The midrash explains that at first, Pharaoh only had them do easy tasks that he
himself did along with them, but, eventually, had his agents force them to do
work that was actually very strenuous. To commemorate this process and our
salvation from it, we eat, at the Pesach seder, marror, or bitter herbs, which
at first are sweet but, eventually, are bitter, as the Talmud in Pesachim (39a),
tells us. The Kesav Sofer asks, in his Torah commentary, why there is a need to
commemorate the early part of the process, consisting of easy work. He answers
by citing the Yerushalmi in Pesachim (2:5), that views the process in a wider
context, in the sense that, at first, when Yaakov and his family came to Egypt,
they were treated very nicely, and given land in Goshen, the best quality of
land in the country, on which to live. Only after Yaakov died did the
actual enslavement begin. However, the enslavement was that much more
bitter, because the Jews had previously been treated nicely, and thought that
the Egyptians were their friends. In this way, in a sense, in retrospect, the
sweet aspect of the nation's stay in Egypt actually contributed to the bitterness
that came later.
Although the Kesav Sofer does not mention this, the particular acuity of
bitterness that comes from the change of an erstwhile friend's attitude, is
described by King David in Tehillim (chapter 55), in which he describes the treachery
with which his former friend and mentor, Achisophel, treated him when he joined
the rebellion of Dovid's son, Avshalom, who tried to take over the kingship.
Achisophel's actual goal, as the rabbis tell us, was to eventually kill
Avshalom and become king himself. David writes that he now sees that he can
only trust in God. This was the conclusion of the Jewish nation as well, after
experiencing the treachery of the Egyptians, and seeing that even after Pharaoh
died and a new king took over, the benefit that Yosef had brought to Egypt was
still forgotten, and they were still treated brutally. All they had left to do
at that point was to cry out to God. The marror that we eat at the seder is
expressive of the kind of bitterness that is generated by the betrayal of
friendship that was experienced in Egypt.

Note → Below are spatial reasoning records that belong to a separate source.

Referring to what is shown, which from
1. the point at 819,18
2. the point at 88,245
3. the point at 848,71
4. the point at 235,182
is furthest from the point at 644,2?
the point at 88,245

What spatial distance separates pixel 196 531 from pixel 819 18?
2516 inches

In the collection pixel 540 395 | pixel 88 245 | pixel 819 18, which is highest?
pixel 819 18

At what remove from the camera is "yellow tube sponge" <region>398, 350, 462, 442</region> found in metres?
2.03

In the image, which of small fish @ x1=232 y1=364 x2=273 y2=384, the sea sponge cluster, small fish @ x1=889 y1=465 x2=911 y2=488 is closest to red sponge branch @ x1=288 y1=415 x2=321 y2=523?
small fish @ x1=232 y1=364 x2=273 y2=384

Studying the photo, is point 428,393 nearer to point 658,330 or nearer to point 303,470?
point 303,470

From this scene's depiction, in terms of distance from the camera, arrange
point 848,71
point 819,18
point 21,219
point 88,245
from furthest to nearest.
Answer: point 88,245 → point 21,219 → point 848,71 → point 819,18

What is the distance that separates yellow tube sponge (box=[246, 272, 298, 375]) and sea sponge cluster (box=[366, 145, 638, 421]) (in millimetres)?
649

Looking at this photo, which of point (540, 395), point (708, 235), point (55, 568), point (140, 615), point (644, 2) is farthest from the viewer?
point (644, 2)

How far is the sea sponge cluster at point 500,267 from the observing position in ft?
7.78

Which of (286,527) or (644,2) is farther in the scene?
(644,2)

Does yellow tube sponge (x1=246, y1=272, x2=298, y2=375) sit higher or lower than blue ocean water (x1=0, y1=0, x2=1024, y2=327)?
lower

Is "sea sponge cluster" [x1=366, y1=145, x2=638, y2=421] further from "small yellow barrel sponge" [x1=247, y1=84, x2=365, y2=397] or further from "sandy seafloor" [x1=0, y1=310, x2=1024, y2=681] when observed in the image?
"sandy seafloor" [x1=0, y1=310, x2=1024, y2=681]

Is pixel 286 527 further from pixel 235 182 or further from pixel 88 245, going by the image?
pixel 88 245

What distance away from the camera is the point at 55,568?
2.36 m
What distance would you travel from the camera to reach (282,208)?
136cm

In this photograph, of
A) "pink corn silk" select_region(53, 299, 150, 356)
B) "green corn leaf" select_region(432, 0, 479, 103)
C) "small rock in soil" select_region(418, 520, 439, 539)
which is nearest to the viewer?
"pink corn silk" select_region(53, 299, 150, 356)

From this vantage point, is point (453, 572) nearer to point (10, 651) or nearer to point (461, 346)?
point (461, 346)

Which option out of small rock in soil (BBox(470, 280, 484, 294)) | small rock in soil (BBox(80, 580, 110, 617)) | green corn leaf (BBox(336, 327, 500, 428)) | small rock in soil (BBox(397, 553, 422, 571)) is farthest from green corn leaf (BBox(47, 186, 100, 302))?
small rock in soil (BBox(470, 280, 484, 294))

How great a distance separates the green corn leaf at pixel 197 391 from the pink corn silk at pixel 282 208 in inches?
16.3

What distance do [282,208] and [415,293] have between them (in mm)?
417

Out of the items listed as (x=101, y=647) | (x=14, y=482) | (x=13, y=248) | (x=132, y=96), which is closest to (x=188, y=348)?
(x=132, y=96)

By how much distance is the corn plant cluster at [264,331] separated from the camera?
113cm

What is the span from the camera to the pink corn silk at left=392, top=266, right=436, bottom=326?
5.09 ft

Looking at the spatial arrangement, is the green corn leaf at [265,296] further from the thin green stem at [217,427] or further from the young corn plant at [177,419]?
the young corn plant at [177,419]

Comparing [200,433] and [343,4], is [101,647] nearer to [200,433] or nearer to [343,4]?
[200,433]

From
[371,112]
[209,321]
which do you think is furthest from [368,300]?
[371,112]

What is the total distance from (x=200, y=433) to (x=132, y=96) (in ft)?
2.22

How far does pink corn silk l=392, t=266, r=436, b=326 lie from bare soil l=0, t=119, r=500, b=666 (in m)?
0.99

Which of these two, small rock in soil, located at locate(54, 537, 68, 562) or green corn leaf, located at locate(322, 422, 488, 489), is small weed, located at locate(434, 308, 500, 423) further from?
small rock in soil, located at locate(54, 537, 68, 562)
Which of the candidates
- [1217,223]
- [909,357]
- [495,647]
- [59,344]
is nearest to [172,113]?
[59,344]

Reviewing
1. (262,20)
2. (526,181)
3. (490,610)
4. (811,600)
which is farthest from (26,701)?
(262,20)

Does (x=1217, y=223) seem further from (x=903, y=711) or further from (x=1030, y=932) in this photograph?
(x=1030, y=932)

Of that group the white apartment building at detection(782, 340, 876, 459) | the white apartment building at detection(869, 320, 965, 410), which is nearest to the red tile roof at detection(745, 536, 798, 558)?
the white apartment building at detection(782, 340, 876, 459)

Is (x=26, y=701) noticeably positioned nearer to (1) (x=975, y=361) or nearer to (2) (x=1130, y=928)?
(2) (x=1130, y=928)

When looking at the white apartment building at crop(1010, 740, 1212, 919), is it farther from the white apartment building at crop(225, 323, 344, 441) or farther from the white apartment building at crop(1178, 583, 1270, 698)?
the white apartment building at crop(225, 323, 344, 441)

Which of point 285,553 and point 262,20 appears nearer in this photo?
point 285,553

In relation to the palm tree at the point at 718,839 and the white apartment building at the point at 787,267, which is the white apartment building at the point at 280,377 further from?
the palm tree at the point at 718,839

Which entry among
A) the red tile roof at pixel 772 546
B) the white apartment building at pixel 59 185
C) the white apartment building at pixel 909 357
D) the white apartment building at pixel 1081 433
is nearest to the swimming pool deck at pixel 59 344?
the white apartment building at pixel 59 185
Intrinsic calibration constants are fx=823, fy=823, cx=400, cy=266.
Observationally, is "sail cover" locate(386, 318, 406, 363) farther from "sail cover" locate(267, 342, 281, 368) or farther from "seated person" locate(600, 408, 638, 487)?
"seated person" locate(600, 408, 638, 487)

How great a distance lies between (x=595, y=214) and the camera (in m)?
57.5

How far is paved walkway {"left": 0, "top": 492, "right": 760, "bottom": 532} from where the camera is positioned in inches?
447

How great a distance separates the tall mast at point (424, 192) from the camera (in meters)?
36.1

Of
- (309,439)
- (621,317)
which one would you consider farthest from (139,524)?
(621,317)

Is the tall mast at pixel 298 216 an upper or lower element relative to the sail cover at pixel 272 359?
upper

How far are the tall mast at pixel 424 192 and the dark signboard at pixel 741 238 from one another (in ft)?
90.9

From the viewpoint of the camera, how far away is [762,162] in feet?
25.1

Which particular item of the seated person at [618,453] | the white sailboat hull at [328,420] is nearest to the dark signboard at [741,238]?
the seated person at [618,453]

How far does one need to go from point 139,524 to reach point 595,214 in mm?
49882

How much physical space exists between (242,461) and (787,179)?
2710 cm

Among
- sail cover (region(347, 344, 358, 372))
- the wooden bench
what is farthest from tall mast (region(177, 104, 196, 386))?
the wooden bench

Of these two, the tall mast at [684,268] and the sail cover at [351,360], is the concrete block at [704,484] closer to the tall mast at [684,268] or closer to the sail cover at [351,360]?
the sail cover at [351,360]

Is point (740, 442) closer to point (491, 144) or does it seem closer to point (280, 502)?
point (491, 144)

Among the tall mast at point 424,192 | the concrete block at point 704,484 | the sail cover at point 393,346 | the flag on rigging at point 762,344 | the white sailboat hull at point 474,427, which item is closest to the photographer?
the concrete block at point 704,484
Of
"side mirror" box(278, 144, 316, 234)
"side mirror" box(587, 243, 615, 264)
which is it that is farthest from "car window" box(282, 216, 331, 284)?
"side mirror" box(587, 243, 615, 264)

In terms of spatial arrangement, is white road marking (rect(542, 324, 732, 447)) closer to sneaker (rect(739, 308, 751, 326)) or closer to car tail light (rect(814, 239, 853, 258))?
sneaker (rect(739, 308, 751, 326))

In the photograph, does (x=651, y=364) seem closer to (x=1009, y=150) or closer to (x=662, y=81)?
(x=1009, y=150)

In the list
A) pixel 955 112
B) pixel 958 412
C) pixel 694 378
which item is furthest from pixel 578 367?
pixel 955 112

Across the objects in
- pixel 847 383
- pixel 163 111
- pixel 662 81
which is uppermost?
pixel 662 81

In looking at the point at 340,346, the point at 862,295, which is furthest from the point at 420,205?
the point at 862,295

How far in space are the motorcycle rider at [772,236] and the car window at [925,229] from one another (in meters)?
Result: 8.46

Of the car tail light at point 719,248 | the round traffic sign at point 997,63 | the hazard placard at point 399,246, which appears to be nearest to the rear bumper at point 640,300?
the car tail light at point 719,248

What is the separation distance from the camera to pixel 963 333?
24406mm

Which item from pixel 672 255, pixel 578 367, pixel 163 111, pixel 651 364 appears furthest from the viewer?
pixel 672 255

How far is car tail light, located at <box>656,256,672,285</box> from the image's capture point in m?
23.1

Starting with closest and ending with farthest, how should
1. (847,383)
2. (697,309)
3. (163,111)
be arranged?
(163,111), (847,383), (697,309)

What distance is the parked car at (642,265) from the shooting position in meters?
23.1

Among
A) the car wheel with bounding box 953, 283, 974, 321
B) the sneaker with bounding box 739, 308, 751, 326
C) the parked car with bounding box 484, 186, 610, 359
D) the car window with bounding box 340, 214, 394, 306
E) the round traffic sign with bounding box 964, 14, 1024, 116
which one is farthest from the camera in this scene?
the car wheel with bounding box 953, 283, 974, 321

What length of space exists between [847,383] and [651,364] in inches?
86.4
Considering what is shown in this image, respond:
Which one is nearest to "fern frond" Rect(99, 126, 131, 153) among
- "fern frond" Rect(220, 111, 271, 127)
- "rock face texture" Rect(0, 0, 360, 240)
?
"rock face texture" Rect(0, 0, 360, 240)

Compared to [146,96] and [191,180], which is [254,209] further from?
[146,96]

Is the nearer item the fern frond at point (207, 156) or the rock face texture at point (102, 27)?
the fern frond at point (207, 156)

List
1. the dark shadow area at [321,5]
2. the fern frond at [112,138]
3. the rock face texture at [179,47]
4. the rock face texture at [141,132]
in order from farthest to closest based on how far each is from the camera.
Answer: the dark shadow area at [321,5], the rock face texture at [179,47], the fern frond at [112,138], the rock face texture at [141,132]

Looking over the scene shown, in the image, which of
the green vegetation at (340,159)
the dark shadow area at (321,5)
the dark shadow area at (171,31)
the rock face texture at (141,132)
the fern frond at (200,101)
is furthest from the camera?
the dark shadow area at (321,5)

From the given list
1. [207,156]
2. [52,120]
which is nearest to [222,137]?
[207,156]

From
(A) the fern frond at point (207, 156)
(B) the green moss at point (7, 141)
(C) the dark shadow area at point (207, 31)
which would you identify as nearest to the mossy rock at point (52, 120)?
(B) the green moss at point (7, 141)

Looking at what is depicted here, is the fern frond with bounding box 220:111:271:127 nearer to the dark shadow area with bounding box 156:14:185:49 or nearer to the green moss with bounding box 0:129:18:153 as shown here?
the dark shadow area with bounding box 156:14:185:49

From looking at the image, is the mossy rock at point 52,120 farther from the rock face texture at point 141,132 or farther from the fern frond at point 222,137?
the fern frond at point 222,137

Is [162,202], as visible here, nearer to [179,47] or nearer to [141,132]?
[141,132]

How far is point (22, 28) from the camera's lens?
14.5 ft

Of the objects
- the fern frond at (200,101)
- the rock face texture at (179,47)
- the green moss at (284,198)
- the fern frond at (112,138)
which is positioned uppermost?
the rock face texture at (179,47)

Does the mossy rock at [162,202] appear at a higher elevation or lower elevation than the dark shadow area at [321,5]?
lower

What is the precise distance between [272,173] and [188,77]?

Perhaps we can add to the Kesav Sofer's explanation the fact that the
people themselves contributed to the eventual bitterness that they experienced
by becoming comfortable in Egypt, and forgetting that they were actually in
exile from Eretz Yisroel. Rav Dovid Feinstein recently explained how it was
that the people felt the distress of the enslavement only after Yaakov died
(see Rashi to Bereishis 47:28). He said that when they accompanied Yaakov's body
from Egypt to Eretz Yisroel for burial, they considered returning to Eretz
Yisroel. However, as the Torah tells us, they left their children and animals
behind. They must have been told to do this, according to Rav Dovid, by the
Egyptians, as an assurance that they would come back after the funeral. Thus,
the people now realized that what they had thought was a nice vacation home in
Goshen was, actually, just a prison. In retrospect, then, they had been
imprisoned from the very beginning, and the realization of this was
particularly bitter. We are, then, enjoined to eat at the seder, marror, which
is initially sweet but eventually bitter, to drive home the additional lesson
of not making the same mistake that the Jewish people made in Egypt, and to
realize that, no matter how sweet our conditions in golus may be, we are, when
all is said and done, still in exile.